Chissà se gli edifici hanno un’anima. Prendiamo il palazzo storico di via Mario de’ Fiori 98 a Roma, dove ha appena aperto La Ménagère, il concept restaurant nato a Firenze nel 2015 e al suo primo step di espansione in Italia con in programma una seconda location sempre a Firenze, una a Milano e un obiettivo di crescita dai tredici milioni di euro di fatturato 2023 a venti milioni in tempi brevi.
Nel Seicento, ci viveva Gian Lorenzo Bernini, scultore, urbanista, architetto, pittore, immenso protagonista del Barocco. Al piano terra dove ora ci si accomoda per per prendersi un buon caffè, per appollaiarsi lungo il bancone del cocktail bar, per gustare il filetto alla Wellington o lo spaghetto aglio, olio, peperoncino, prezzemolo e bottarga tipici del brand, si dice ci fosse il suo atelier e che lui dall’alto tenesse d’occhio il lavoro dei garzoni di bottega. Senza dimenticare che, quattro secoli dopo, quegli spazi a pochi passi da Piazza di Spagna hanno infiammato le notti della capitale.
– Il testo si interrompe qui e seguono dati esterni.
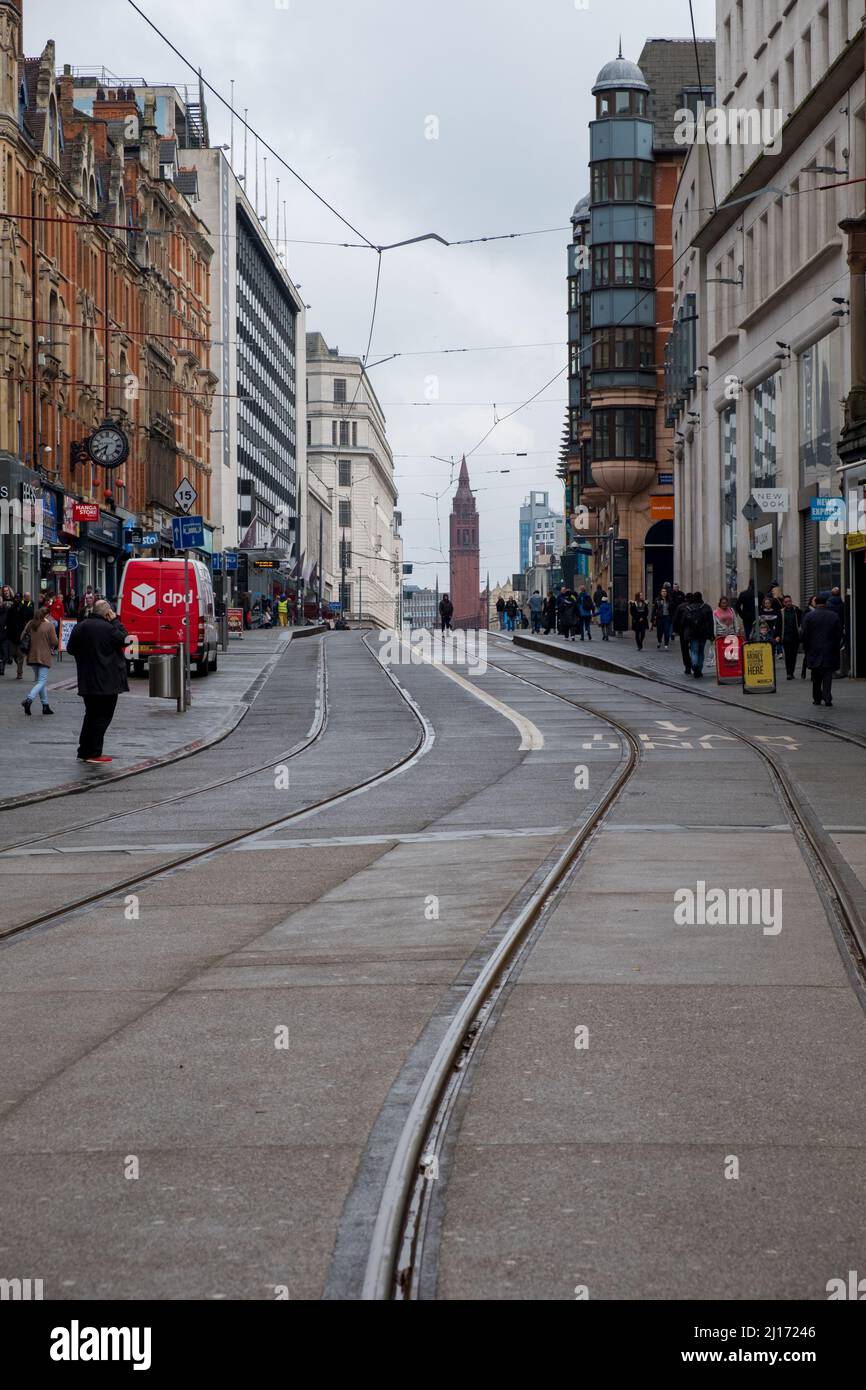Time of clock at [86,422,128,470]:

Quando alla Roma chic è arrivato l’invito per l’inaugurazione dei mille metri quadrati di La Ménagère con una capienza di duecento coperti, in tanti hanno avuto un sussulto: «Dove c’era il Gilda!». Il Gilda è un pezzo di storia della nightlife locale, fondato dallo stesso proprietario del Piper nel 1987 e teatro di feste memorabili, come quella durata tre sere di seguito organizzata dalle sorelle Fendi a fine anni Ottanta, oltre a esibizioni stratosferiche da David Bowie a James Brown, Liza Minnelli, Quincy Jones, Duran Duran, Rod Stewart, fino alla chiusura nel 2017. Ecco perché varcare oggi la soglia del “luogo dei luoghi”, come la proprietaria famiglia Manfredi ama definire La Ménagère, ha qualcosa di unico.
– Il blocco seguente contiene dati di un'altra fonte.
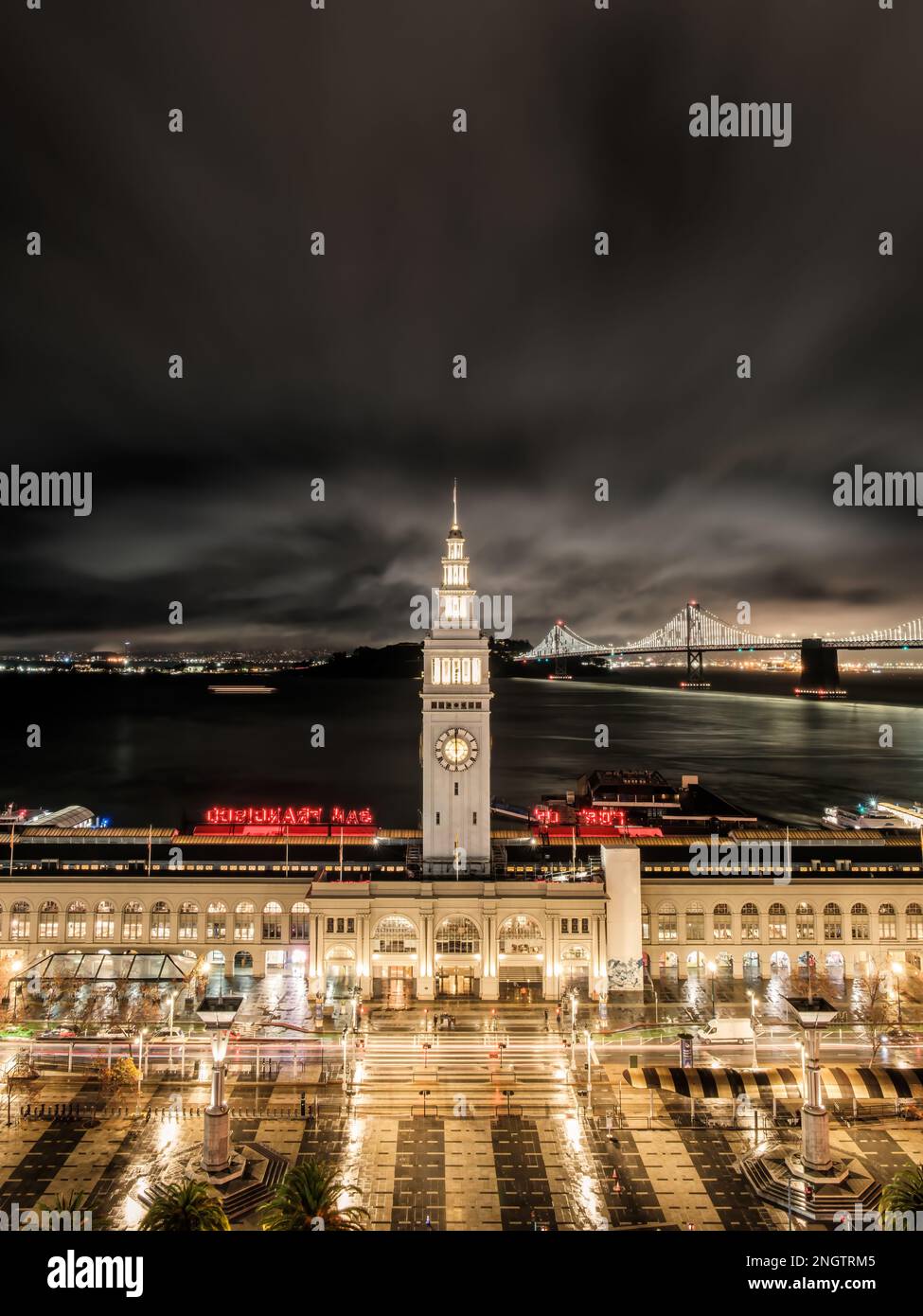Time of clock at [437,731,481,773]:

Se i palazzi hanno un’anima, di sicuro quella del 98 di via Mario de’ Fiori sorrideva l’altra sera nel rivedere la gente chiacchierare, occhieggiare, sorseggiare, assaporare sotto al grande lucernario che di giorno inonda di luce lo spazio progettato dall’architetto Claudio Nardi, già al fianco dei Manfredi nella ristrutturazione toscana. Ma forse avrà sorriso ancor di più nel pomeriggio, quando il personale si muoveva svelto e silenzioso in sala per gli ultimi ritocchi.
È raro assistere al dietro le quinte di un’inaugurazione importante. Aleggia un’agitazione sottile, qualcuno controlla che il pianoforte a coda accanto al corner dedicato ai fiori sia bene accordato. Le sarte occupano temporaneamente la sala privè con ritratti di cardinali alle pareti e uno splendido tavolo di palissandro al centro per dare ancora un punto alle uniformi dei camerieri (giacchine bianche durante il giorno, rosse per la sera). Mentre nell’area bookshop, i libri vengono allineati con cura e le cristallerie, pronte per la vendita, spolverate a dovere.
Ernesto Manfredi, alla guida del progetto, ci prova a dialogare con la stampa con tono professionale: «Questo recupero conservativo ci consente di rispettare e valorizzare un’importante parte del patrimonio romano e di renderlo nuovamente fruibile per un pubblico non necessariamente di addetti ai lavori, anzi, variegato come lo sono i nostri campi di expertise e le occasioni di incontro e di confronto che La Ménagère offre», dice, ma gli brillano gli occhi per l’emozione. E chissà che l’anima del palazzo non si sia commossa nel vedere il direttore abbracciare di slancio i suoi collaboratori, come un allenatore con la squadra prima di una partita importante.
Ecco, ora a Roma c’è un locale in più dove fare colazione, pranzare, cenare o soltanto fermarsi a prendere dei fiori, un libro, una porcellana per la tavola. Una volta entrato a regime ci saranno sessanta persone assunte e pronte ad alternarsi dalle otto di mattina fino alle due di notte, sette giorni su sette. Forse i palazzi l’anima non ce l’hanno ma se vi capiterà di andarci, provate a non badare solo alla puntualità del servizio, al cibo, ai drink. Per mettere in piedi una struttura simile ci vogliono soldi e visione. Per renderla autentica, serve l’anima di chi lì ci lavora.